▸ **WHAT YOU HAVE TO DO**: Only one span of the listing below is wanted: the lines from the one with "United States, site archbold_FL-28." through the one with "site SER_S13_E11.", reproduced exactly, both ends kept.

▸ **RECORDS TO USE**:
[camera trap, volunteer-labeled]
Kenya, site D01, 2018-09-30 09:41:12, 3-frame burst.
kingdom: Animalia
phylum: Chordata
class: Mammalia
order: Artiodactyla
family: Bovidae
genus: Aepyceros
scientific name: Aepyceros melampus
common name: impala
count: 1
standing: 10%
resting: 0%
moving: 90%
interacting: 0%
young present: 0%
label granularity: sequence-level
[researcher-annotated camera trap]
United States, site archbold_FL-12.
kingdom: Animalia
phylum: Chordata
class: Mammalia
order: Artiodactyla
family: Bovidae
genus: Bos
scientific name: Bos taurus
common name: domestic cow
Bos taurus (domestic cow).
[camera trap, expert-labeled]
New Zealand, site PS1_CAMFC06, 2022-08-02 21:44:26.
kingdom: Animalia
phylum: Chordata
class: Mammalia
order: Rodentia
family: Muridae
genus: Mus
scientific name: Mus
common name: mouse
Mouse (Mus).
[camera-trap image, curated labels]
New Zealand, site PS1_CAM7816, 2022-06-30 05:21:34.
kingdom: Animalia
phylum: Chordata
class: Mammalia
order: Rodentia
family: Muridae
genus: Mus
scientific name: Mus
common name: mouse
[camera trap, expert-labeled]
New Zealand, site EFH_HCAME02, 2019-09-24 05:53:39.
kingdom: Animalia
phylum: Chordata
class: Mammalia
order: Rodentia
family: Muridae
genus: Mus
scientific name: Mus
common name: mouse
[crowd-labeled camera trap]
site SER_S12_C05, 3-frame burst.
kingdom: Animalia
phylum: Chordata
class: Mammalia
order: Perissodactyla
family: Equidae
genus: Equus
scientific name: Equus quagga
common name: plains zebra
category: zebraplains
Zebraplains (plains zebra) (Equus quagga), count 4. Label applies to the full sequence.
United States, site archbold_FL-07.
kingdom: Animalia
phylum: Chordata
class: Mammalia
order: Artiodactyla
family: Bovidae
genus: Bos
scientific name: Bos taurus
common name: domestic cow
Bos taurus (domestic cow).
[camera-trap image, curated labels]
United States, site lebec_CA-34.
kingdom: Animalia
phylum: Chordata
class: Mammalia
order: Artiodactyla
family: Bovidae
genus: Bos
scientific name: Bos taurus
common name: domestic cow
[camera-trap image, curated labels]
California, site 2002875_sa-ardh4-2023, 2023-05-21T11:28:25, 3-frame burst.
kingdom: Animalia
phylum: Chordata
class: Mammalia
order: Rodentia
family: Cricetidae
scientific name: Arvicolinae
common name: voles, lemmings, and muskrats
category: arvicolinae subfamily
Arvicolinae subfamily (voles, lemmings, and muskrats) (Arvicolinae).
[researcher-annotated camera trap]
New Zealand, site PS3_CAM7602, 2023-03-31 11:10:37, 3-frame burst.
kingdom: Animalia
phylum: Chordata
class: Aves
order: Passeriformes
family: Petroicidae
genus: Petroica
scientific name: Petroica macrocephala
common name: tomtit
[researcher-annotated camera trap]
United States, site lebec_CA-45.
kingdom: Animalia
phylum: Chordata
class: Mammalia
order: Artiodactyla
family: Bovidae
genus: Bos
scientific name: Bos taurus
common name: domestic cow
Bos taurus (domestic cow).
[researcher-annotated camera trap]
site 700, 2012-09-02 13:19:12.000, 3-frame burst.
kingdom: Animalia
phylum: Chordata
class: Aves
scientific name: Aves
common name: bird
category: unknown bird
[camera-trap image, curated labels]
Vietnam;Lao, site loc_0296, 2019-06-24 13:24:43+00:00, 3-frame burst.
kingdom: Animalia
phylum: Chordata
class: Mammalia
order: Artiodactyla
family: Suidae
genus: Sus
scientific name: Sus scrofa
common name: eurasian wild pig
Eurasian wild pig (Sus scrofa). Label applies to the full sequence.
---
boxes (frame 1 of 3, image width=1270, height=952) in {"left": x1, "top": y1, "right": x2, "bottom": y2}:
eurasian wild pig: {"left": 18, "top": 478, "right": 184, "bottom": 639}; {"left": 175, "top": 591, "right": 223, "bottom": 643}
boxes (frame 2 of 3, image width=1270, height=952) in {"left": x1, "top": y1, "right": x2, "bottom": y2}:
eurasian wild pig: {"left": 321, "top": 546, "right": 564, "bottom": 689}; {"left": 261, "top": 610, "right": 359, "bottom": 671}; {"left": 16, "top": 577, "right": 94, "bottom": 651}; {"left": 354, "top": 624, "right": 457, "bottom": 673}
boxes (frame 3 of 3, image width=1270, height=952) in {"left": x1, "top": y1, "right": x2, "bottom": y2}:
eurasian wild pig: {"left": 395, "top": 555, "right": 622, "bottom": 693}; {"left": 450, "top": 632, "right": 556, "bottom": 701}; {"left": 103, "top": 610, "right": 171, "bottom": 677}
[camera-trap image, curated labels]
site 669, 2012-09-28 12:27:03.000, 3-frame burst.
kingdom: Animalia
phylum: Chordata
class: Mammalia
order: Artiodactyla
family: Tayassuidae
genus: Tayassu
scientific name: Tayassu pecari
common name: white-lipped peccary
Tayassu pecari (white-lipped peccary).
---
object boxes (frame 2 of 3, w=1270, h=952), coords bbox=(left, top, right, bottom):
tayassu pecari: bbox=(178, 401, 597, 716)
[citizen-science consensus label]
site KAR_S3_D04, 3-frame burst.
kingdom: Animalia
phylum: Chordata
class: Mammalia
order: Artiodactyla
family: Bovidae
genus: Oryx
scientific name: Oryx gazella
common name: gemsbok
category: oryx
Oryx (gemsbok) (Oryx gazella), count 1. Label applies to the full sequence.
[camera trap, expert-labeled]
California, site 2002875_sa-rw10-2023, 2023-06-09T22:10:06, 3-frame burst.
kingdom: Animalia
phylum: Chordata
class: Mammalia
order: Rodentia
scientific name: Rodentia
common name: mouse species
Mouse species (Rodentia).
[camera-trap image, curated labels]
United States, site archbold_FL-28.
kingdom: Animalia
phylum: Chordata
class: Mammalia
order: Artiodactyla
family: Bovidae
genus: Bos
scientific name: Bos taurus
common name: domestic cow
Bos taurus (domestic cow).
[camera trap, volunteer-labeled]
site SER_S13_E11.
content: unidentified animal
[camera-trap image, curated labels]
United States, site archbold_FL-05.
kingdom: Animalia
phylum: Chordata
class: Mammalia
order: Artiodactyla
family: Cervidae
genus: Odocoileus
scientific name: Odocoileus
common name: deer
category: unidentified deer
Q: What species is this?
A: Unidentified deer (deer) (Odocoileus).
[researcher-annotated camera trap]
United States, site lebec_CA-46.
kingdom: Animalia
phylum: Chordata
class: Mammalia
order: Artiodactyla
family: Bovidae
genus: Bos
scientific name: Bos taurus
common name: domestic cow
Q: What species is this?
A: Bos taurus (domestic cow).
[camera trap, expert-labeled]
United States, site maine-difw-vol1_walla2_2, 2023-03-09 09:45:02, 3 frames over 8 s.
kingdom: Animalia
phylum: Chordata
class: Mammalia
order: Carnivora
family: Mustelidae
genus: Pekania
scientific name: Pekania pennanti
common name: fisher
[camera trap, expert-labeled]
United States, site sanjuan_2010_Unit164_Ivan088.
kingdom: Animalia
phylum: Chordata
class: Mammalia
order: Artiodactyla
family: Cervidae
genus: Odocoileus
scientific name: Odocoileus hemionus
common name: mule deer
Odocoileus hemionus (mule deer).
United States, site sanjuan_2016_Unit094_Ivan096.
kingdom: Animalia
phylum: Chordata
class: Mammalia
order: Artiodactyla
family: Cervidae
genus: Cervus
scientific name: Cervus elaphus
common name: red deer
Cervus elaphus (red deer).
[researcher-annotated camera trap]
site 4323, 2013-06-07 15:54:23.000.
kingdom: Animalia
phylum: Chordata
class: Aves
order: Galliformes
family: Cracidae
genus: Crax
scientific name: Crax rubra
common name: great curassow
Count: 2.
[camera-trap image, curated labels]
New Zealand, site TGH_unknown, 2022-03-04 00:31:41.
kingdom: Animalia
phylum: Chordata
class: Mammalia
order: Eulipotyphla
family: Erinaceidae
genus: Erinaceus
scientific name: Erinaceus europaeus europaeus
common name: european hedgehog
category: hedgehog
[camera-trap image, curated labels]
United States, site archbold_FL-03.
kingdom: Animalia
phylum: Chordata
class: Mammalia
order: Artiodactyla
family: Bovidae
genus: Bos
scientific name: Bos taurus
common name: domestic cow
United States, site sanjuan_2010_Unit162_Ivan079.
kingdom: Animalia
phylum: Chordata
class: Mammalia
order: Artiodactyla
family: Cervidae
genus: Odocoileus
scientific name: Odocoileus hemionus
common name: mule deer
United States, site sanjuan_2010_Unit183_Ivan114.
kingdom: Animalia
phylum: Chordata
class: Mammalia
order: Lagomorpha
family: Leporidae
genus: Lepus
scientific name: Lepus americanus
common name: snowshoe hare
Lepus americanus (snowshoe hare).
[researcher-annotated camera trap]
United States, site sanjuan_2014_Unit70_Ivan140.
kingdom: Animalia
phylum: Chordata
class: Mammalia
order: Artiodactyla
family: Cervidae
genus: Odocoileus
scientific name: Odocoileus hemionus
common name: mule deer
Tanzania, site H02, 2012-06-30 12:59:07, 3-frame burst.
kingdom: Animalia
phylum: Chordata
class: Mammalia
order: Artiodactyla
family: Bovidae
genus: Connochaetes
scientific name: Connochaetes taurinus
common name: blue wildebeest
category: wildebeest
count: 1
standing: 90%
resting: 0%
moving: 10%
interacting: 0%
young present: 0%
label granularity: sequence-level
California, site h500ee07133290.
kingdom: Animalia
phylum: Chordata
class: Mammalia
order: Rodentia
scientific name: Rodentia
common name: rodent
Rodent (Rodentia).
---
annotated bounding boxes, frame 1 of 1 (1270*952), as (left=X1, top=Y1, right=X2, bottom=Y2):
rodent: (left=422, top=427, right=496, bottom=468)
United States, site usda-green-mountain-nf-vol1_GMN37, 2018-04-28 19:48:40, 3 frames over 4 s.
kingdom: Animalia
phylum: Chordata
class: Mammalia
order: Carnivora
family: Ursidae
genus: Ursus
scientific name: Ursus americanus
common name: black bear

▸ **EXERCISE OUTPUT**:
United States, site archbold_FL-28.
kingdom: Animalia
phylum: Chordata
class: Mammalia
order: Artiodactyla
family: Bovidae
genus: Bos
scientific name: Bos taurus
common name: domestic cow
Bos taurus (domestic cow).
[camera trap, volunteer-labeled]
site SER_S13_E11.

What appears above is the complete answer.